> **GIVEN TASK**: Reproduce each of the rows below word for word, leaving out the pictures.

> **MATERIAL PROVIDED**:
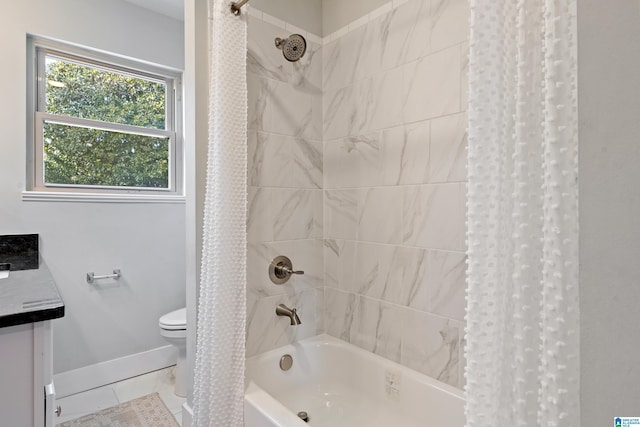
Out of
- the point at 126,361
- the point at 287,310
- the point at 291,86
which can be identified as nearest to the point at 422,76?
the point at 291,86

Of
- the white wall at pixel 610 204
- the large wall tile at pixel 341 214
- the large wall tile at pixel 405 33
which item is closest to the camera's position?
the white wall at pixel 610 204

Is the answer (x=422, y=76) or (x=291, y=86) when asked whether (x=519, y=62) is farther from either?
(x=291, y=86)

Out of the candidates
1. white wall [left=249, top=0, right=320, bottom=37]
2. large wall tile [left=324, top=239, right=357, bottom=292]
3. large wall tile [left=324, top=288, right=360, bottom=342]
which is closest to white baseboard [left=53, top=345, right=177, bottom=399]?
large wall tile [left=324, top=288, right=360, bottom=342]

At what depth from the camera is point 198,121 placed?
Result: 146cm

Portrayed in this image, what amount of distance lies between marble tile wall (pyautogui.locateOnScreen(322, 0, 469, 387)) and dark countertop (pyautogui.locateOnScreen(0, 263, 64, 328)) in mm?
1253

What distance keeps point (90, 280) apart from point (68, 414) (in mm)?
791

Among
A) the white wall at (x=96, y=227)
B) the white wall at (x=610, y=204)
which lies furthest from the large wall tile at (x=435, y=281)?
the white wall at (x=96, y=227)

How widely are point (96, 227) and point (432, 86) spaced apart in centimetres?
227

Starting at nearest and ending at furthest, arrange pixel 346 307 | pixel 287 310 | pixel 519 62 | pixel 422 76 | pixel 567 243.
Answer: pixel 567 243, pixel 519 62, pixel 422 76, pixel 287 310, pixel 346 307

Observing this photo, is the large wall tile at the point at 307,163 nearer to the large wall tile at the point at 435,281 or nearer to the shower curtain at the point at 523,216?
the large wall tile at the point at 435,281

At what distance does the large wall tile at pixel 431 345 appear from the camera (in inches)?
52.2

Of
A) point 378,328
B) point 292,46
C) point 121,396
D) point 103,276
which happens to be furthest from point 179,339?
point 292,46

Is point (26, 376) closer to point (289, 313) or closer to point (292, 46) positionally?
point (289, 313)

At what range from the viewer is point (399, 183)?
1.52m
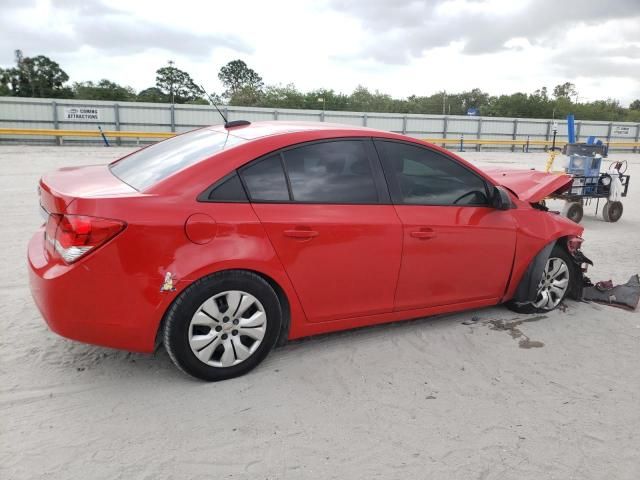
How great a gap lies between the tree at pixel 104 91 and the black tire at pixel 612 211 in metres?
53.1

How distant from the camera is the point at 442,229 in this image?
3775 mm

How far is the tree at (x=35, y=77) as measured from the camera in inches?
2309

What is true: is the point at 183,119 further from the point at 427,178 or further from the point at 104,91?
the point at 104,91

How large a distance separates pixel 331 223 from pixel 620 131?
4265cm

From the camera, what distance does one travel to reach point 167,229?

> **EXERCISE RESPONSE**:
Out of
- the point at 126,361
- the point at 287,310
- the point at 291,86
which can be identified as nearest to the point at 422,76?
the point at 291,86

Of
- the white wall at pixel 610 204
- the large wall tile at pixel 341 214
- the large wall tile at pixel 405 33
which item is closest to the camera's position?
the white wall at pixel 610 204

Is the answer (x=422, y=76) or (x=291, y=86) when asked whether (x=519, y=62) is farther from either?
(x=291, y=86)

Out of the candidates
1. white wall [left=249, top=0, right=320, bottom=37]
2. large wall tile [left=324, top=239, right=357, bottom=292]
3. large wall tile [left=324, top=288, right=360, bottom=342]
which is closest to white baseboard [left=53, top=345, right=177, bottom=399]?
large wall tile [left=324, top=288, right=360, bottom=342]

At what depth from the camera is point 198,121 placed?
Result: 146cm

Portrayed in this image, what amount of distance lies between marble tile wall (pyautogui.locateOnScreen(322, 0, 469, 387)) and dark countertop (pyautogui.locateOnScreen(0, 263, 64, 328)) in mm?
1253

What distance keeps point (90, 280) apart from point (68, 414) (in mm)?
791

Among
A) the white wall at (x=96, y=227)
B) the white wall at (x=610, y=204)
which lies furthest from the large wall tile at (x=435, y=281)?
the white wall at (x=96, y=227)

How widely are point (96, 227) and point (432, 86) spaced apart in centimetres?
227

Starting at nearest and ending at furthest, arrange pixel 346 307 | pixel 287 310 | pixel 519 62 | pixel 422 76 | pixel 567 243.
Answer: pixel 567 243, pixel 519 62, pixel 422 76, pixel 287 310, pixel 346 307

Observing this photo, is the large wall tile at the point at 307,163 nearer to the large wall tile at the point at 435,281 or nearer to the shower curtain at the point at 523,216?
the large wall tile at the point at 435,281

At what distance does the large wall tile at pixel 431 345 appear from the camera (in inches)?
52.2

Of
A) point 378,328
B) point 292,46
C) point 121,396
D) point 103,276
which happens to be furthest from point 179,339?
point 292,46

Is point (26, 376) closer to point (289, 313) or closer to point (292, 46) positionally?
point (289, 313)

At what range from the viewer is point (399, 183)?
1.52m
How great a gap lies between the tree at pixel 104 91 and the black tire at pixel 612 211 in metres?
53.1

How distant from the camera is the point at 442,229 in this image?
3775 mm

How far is the tree at (x=35, y=77) as measured from the camera in inches?
2309

What is true: is the point at 183,119 further from the point at 427,178 or further from the point at 104,91?
the point at 104,91

How large a distance separates pixel 331 223 from pixel 620 131?
4265cm

From the camera, what distance does one travel to reach point 167,229?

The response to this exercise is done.